If he’s right, stable variance implies that the mean temperature of scenarios is representative of what we’ll experience – nothing further to worry about. I hope this is true, but I also hope it takes a long time to find out, because I really don’t want to experience what Lytton just did.

Lake Mead and incentives

Since I wrote about Lake Mead ten years ago (1 2 3), things have not improved. It’s down to 1068 feet, holding fairly steady after a brief boost in the wet year 2011-12. The Reclamation outlook has it losing another 60 feet in the next two years.

The stabilization has a lot to do with successful conservation. In Phoenix, for example, water use is down even though population is up. Some of this is technology and habits, and some of it is banishment of “useless grass” and other wasteful practices. MJ describes water cops in Las Vegas:

Investigator Perry Kaye jammed the brakes of his government-issued vehicle to survey the offense. “Uh oh this doesn’t look too good. Let’s take a peek,” he said, exiting the car to handle what has become one of the most existential violations in drought-stricken Las Vegas—a faulty sprinkler.

“These sprinklers haven’t popped up properly, they are just oozing everywhere,” muttered Kaye. He has been policing water waste for the past 16 years, issuing countless fines in that time. “I had hoped I would’ve worked myself out of a job by now. But it looks like I will retire first.”

Enforcement undoubtedly helps, but it strikes me as a band-aid where a tourniquet is needed. While the city is out checking sprinklers, people are free to waste water in a hundred less-conspicuous ways. That’s because standards say “conserve” but the market says “consume” – water is still cheap. As long as that’s true, technology improvements are offset by rebound effects.
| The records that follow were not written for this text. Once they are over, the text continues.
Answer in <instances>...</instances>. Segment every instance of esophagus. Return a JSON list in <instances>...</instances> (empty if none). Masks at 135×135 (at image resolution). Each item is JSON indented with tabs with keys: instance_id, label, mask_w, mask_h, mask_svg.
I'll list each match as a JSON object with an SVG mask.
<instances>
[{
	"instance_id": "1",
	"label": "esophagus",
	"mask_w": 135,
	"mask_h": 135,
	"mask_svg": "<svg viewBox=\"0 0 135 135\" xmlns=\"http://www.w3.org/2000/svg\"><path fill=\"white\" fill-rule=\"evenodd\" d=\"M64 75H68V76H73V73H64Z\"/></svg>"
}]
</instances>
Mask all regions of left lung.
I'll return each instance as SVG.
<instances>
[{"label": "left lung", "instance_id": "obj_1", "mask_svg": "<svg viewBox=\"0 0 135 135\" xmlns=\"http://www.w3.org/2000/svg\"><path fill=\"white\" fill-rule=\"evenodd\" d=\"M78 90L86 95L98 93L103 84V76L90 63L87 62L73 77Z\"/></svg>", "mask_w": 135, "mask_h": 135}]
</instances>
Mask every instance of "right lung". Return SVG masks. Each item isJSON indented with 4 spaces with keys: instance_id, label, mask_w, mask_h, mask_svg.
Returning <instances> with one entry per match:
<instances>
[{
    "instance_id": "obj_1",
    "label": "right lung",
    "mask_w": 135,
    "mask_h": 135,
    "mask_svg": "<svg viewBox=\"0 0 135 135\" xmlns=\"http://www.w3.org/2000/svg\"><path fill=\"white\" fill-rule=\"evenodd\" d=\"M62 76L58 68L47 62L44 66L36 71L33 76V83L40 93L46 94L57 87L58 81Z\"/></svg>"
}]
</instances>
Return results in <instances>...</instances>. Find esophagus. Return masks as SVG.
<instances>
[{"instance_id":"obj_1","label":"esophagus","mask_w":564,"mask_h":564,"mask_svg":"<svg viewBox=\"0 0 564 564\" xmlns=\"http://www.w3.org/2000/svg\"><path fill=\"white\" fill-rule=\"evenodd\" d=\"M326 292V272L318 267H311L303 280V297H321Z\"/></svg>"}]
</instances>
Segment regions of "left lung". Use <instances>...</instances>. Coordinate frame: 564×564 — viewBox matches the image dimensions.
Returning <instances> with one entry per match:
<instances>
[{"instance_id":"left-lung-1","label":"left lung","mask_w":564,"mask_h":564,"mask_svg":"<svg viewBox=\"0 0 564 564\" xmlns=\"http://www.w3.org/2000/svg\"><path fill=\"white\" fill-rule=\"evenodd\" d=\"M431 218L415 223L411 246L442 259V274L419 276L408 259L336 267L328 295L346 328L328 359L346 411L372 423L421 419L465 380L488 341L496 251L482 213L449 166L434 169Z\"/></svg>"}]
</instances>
Often, cheap water is justified as an equity issue: the poor need low-cost water. But there’s nothing equitable about water rates. The symptom is in the behavior of the top users:

Total and per-capita water use in Southern Nevada has declined over the last decade, even as the region’s population has increased by 14%. But water use among the biggest water users — some of the valley’s wealthiest, most prominent residents — has held steady.

The top 100 residential water users serviced by the Las Vegas Valley Water District used more than 284 million gallons of water in 2018 — over 11 million gallons more than the top 100 users of 2008 consumed at the time, records show. …

Properties that made the top 100 “lists” — which the Henderson and Las Vegas water districts do not regularly track, but compiled in response to records requests — consumed between 1.39 million gallons and 12.4 million gallons. By comparison, the median annual water consumption for a Las Vegas water district household was 100,920 gallons in 2018.

In part, I’m sure the top 100 users consume 10 to 100x as much water as the median user because they have 10 to 100x as much money (or more). But this behavior is also baked into the rate structure. At first glance, it’s nicely progressive, like the price tiers for a 5/8″ meter:

A top user (>20k gallons a month) pays almost 4x as much as a first-tier user (up to 5k gallons a month). But … not so fast. There’s a huge loophole. High users can buy down the rate by installing a bigger meter. That means the real rate structure looks like this:

A high user can consume 20x as much water with a 2″ meter before hitting the top rate tier. There’s really no economic justification for this – transaction costs and economies of scale are surely tiny compared to these discounts. The seller (the water district) certainly isn’t trying to push more sales to high-volume users to make a profit.

To me, this looks a lot like CAFE, which allocates more fuel consumption rights to vehicles with larger footprints, and Energy Star, which sets a lower bar for larger refrigerators. It’s no wonder that these policies have achieved only modest gains over multiple decades, while equity has worsened. Until we’re willing to align economic incentives with standards, financing and other measures, I fear that we’re just not serious enough to solve water or energy problems. Meanwhile, exhorting virtue is just a way to exhaust altruism.